SACRAMENTO, Calif.
The ailments of old age have taken a toll on Evan Whisenant. In the past few years, she's dealt with osteoporosis and cataracts. She's gone through a couple of bouts with melanoma. Her lung function is low, and she has problems with her memory.
Much of this is to be expected as people grow older — but Evan is only 10, a fourth-grader living with her family in Antelope, Calif. And all of these maladies are side effects of the intense radiation and chemotherapy treatments she endured half her lifetime ago, when she beat a rare and especially tenacious form of leukemia.
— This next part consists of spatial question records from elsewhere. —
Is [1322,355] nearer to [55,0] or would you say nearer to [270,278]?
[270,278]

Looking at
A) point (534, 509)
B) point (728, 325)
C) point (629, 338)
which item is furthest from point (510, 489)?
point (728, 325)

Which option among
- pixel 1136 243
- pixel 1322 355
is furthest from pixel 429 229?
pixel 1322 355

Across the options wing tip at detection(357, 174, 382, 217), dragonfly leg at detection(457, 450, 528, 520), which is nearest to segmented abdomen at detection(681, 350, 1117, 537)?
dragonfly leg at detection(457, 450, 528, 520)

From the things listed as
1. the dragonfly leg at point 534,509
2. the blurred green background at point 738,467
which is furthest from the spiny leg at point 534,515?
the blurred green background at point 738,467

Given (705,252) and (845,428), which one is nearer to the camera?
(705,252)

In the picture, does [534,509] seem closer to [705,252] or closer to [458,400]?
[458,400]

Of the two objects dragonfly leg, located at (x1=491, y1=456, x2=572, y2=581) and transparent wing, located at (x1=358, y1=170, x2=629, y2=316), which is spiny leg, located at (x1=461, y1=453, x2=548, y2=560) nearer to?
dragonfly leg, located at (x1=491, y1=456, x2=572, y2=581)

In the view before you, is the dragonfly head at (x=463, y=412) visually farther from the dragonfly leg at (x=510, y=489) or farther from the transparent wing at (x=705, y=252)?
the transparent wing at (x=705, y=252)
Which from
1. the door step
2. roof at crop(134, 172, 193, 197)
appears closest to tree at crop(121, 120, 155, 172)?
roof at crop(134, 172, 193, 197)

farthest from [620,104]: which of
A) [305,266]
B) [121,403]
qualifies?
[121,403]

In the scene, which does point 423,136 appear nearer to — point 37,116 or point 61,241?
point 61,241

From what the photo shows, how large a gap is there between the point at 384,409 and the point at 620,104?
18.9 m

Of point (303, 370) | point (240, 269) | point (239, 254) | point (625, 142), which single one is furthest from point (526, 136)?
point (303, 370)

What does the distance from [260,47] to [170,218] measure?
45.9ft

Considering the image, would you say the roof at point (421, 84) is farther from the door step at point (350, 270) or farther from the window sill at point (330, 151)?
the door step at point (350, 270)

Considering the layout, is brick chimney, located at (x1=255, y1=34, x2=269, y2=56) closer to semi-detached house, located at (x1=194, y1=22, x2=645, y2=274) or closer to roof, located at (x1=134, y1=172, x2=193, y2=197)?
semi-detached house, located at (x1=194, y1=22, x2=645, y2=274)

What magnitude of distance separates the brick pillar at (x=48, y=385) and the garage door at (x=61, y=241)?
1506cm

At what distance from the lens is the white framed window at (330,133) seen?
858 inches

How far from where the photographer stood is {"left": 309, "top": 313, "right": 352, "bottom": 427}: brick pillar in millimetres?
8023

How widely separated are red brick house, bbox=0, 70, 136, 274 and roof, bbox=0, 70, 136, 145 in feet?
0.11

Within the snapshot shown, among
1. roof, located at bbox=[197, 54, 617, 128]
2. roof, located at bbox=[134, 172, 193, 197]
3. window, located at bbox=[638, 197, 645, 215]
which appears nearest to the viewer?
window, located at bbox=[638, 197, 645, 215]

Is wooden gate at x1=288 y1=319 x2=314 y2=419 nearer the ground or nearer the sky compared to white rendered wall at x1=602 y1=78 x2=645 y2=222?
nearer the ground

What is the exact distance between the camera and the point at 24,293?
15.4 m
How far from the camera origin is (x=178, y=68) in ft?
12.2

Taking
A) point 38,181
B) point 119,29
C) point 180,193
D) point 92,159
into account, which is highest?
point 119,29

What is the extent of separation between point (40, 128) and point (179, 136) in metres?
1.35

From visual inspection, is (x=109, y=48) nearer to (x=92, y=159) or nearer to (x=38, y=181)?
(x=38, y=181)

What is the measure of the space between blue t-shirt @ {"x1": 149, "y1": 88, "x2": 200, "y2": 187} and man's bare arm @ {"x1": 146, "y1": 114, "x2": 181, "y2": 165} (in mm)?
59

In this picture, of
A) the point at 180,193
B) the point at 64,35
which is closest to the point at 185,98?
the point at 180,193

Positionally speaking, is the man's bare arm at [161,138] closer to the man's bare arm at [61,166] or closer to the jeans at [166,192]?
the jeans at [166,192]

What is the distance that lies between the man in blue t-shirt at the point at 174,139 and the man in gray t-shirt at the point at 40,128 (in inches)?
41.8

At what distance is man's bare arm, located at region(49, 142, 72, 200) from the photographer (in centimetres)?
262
"It's almost like this beautiful little soul is living in this body that looks 10 but is really a lot older," said Evan's mother, Shannon Whisenant, 34. "She's so spirited and strong.
"There's not a day I'm not grateful for her. But there are also points where I wonder who she would have been. The things we did have long-lasting complications."
This is the reality lurking on the other side of survival. When children are diagnosed with cancer, families fight so hard for them to make it; their lives are a gift. But the miraculous treatments that save childhood cancer patients can also, years after the fact, make them susceptible to secondary cancers and other health problems — a range of illnesses known as late effects.
Now researchers are learning that late effects can include not only the early development of the illnesses of old age but also the premature onset of frailty — physical weakness, exhaustion and low muscle mass seen in people of advanced age.
'Profound' problems
The numbers are startling. St. Jude Children's Research Hospital research shows that 80 percent of adults who beat cancer as kids have a chronic, perhaps life-threatening health condition by the time they reach age 45. More than half have heart abnormalities by that age. Another 65 percent have impaired lung function, and 48 percent have memory impairment.